Excerpt provided
Engineering at the Princeton Plasma Physics Laboratory
Engineers at PPPL play a key role in its mission to explore plasma science and develop fusion as an attractive energy source for the future. They work in close collaboration with world-class physicists, applying the art of engineering to the solution of challenging scientific problems. In fact, plasma physics and fusion research are at the forefront of science and technology, and the development of fusion as an attractive energy source is viewed as one of the grand challenges of the 21st century.
The practice of engineering on PPPL’s experimental devices covers a rich diversity of disciplines and applications. For example, the confinement and heating of a plasma at thermonuclear conditions in a tokamak, or fusion device, involves the precise application and manipulation of electrical power, electromagnetic fields, structural loads, heat flux, and particle flux at extremely high levels rarely encountered in other engineering applications. To manage these loads, engineers design complex electrical and mechanical systems using sophisticated analysis tools to realize state-of-the-art components and materials. Operation of the experimental devices relies on advanced, real-time feedback control and protection systems as well as a multitude of diagnostic sensors with high-speed, high-throughput data acquisition systems. The experimental devices that PPPL engineers design, construct and operate truly are unique, complex, and powerful.

Activity
Copy the engineering text between "Engineering at the" and "the 21st century.", inclusive, and replace "physicists" with "researchers".

Supplied data

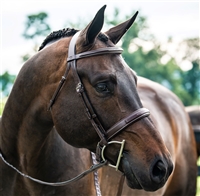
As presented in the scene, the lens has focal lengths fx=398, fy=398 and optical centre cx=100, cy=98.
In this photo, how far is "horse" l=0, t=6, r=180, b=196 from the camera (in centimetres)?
267

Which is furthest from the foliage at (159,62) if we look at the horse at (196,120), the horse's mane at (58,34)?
the horse's mane at (58,34)

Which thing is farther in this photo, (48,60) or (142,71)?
(142,71)

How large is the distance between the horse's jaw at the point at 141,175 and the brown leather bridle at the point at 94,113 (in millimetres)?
86

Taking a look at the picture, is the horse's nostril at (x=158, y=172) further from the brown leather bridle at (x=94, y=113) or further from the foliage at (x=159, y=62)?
the foliage at (x=159, y=62)

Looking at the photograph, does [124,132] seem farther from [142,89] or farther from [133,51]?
[133,51]

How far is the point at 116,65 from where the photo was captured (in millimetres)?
2822

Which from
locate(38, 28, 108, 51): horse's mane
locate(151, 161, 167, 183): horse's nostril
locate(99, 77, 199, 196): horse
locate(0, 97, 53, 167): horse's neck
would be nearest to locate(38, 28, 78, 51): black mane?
locate(38, 28, 108, 51): horse's mane

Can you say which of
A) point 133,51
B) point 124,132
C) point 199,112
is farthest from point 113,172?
point 133,51

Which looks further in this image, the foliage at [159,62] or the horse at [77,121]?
the foliage at [159,62]

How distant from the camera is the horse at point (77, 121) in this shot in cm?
267

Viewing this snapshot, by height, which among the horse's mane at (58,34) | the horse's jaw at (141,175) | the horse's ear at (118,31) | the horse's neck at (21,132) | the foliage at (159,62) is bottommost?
the foliage at (159,62)

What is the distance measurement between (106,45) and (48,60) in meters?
0.49

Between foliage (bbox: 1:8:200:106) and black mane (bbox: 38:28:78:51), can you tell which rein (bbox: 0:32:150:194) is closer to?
black mane (bbox: 38:28:78:51)

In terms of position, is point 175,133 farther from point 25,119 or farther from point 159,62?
point 159,62
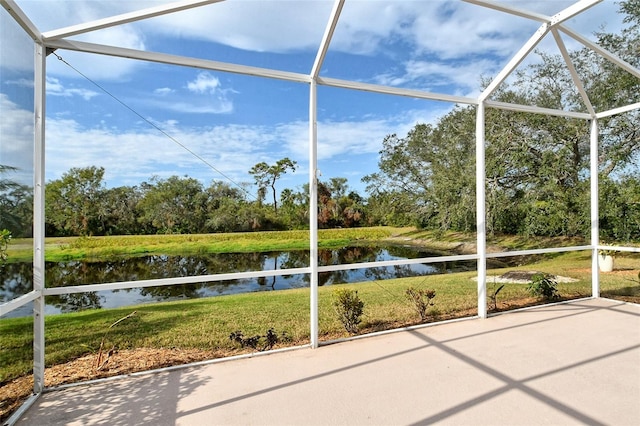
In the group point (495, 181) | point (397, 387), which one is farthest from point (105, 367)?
point (495, 181)

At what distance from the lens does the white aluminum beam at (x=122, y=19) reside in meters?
2.42

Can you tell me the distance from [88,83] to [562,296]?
20.4ft

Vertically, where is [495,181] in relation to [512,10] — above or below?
below

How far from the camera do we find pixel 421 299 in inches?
167

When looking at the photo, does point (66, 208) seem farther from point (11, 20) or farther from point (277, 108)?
point (277, 108)

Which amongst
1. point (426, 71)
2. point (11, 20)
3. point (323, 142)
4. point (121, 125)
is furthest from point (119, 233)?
point (426, 71)

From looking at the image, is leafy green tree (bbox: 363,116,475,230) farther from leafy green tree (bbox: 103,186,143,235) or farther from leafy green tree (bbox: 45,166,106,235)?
leafy green tree (bbox: 45,166,106,235)

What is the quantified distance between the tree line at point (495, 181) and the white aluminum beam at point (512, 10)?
1684 millimetres

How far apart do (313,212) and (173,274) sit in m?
1.37

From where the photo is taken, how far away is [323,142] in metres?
3.66

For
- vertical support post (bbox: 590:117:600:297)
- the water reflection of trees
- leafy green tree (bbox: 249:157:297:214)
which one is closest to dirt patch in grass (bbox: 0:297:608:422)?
the water reflection of trees

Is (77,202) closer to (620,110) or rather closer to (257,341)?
(257,341)

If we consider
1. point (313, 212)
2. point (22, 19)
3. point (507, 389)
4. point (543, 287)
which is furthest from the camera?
point (543, 287)

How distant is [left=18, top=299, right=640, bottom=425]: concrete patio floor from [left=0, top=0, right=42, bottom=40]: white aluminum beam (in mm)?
2499
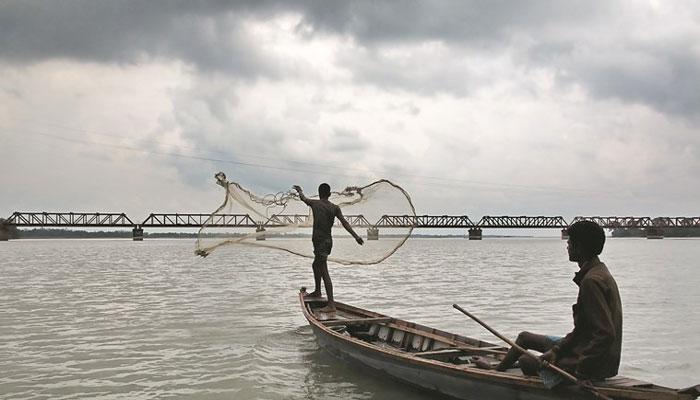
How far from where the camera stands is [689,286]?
2453cm

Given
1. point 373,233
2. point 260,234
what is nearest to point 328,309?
point 373,233

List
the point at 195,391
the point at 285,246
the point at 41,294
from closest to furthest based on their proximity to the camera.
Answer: the point at 195,391, the point at 285,246, the point at 41,294

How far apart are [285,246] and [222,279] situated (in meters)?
15.8

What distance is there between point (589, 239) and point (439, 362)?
255cm

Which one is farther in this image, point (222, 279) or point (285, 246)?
point (222, 279)

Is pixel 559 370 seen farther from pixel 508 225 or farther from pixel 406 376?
pixel 508 225

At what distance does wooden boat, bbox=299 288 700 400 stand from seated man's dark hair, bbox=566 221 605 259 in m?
1.33

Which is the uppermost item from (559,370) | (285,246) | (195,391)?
Answer: (285,246)

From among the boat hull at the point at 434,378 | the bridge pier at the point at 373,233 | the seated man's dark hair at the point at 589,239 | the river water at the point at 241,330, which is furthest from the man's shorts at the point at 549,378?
the bridge pier at the point at 373,233

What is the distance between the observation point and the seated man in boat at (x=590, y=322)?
18.3 ft

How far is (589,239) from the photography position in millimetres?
5844

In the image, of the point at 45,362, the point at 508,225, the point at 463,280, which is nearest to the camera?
the point at 45,362

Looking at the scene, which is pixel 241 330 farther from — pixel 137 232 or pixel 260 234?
pixel 137 232

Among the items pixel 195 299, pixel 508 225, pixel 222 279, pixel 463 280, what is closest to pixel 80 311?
pixel 195 299
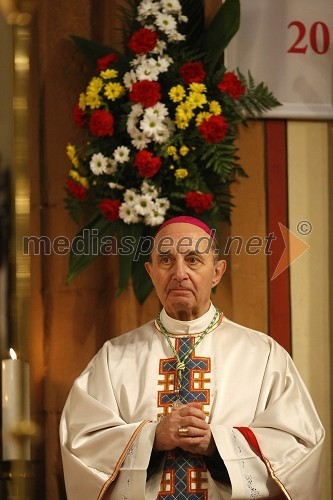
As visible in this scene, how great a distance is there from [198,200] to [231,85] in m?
0.67

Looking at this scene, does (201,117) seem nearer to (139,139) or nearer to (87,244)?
(139,139)

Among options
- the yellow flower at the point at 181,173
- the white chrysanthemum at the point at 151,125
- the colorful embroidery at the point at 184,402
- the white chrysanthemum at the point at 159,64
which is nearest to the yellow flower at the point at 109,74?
the white chrysanthemum at the point at 159,64

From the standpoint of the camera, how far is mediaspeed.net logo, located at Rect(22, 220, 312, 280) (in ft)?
14.7

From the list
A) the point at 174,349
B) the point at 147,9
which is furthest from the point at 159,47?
the point at 174,349

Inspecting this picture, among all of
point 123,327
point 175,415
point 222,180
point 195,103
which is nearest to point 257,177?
point 222,180

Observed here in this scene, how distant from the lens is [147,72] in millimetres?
4340

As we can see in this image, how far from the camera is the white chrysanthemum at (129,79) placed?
438cm

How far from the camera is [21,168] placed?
4.93 ft

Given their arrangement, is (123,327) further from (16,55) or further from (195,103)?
(16,55)

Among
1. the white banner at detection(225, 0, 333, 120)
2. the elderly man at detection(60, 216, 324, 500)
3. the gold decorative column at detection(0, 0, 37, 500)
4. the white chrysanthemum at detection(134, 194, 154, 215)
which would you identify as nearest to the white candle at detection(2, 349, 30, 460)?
the gold decorative column at detection(0, 0, 37, 500)

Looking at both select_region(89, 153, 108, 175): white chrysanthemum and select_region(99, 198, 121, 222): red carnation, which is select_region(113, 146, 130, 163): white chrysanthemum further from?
select_region(99, 198, 121, 222): red carnation

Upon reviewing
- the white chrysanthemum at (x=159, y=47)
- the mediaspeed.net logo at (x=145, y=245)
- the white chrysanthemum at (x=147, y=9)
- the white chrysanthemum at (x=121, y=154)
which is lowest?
the mediaspeed.net logo at (x=145, y=245)

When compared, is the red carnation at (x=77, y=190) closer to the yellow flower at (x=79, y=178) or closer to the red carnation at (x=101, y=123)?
the yellow flower at (x=79, y=178)

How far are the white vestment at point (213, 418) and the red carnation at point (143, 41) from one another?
59.0 inches
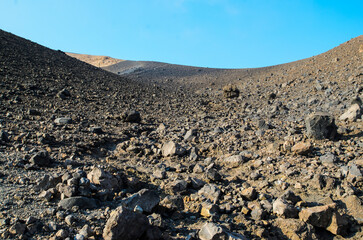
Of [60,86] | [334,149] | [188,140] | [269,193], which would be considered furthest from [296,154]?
[60,86]

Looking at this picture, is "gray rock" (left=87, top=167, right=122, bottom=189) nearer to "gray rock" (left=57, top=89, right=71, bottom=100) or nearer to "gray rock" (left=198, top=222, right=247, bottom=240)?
"gray rock" (left=198, top=222, right=247, bottom=240)

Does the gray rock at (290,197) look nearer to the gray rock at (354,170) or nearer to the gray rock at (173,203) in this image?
the gray rock at (354,170)

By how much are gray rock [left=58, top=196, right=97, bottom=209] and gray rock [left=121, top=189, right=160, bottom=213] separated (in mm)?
333

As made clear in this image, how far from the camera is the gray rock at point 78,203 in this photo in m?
2.63

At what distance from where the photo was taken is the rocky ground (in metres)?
2.49

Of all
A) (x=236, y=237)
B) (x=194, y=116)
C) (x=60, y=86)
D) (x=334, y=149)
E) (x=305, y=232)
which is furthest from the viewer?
(x=60, y=86)

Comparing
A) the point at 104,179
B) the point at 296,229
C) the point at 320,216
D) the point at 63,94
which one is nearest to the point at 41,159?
the point at 104,179

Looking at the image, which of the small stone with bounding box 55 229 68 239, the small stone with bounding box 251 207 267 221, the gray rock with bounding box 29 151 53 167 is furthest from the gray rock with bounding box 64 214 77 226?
the small stone with bounding box 251 207 267 221

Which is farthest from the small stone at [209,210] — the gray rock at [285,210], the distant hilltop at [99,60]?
the distant hilltop at [99,60]

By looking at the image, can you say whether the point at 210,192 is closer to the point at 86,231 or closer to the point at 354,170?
the point at 86,231

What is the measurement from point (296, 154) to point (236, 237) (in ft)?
7.24

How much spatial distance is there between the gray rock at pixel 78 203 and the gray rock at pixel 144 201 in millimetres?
333

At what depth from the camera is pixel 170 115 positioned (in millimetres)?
7926

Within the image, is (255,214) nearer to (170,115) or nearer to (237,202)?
(237,202)
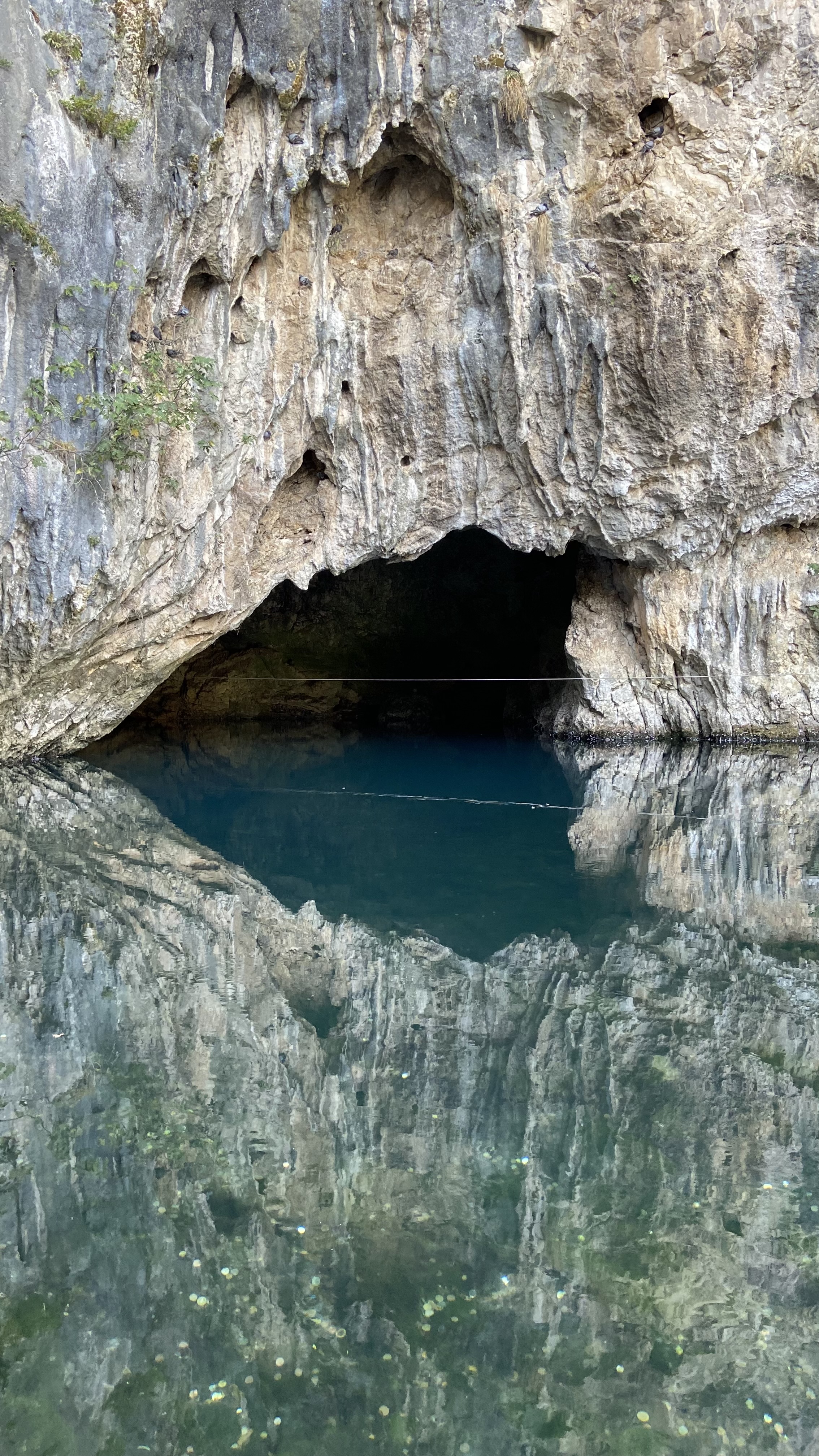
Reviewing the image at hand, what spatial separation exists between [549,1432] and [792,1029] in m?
2.87

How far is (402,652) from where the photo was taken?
24.3 metres

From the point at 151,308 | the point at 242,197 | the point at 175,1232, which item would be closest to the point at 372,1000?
the point at 175,1232

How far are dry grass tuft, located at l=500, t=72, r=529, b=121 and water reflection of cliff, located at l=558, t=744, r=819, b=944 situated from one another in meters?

Response area
Engineering at the Princeton Plasma Physics Laboratory
Engineers at PPPL play a key role in its mission to explore plasma science and develop fusion as an attractive energy source for the future. They work in close collaboration with world-class researchers, applying the art of engineering to the solution of challenging scientific problems. In fact, plasma physics and fusion research are at the forefront of science and technology, and the development of fusion as an attractive energy source is viewed as one of the grand challenges of the 21st century.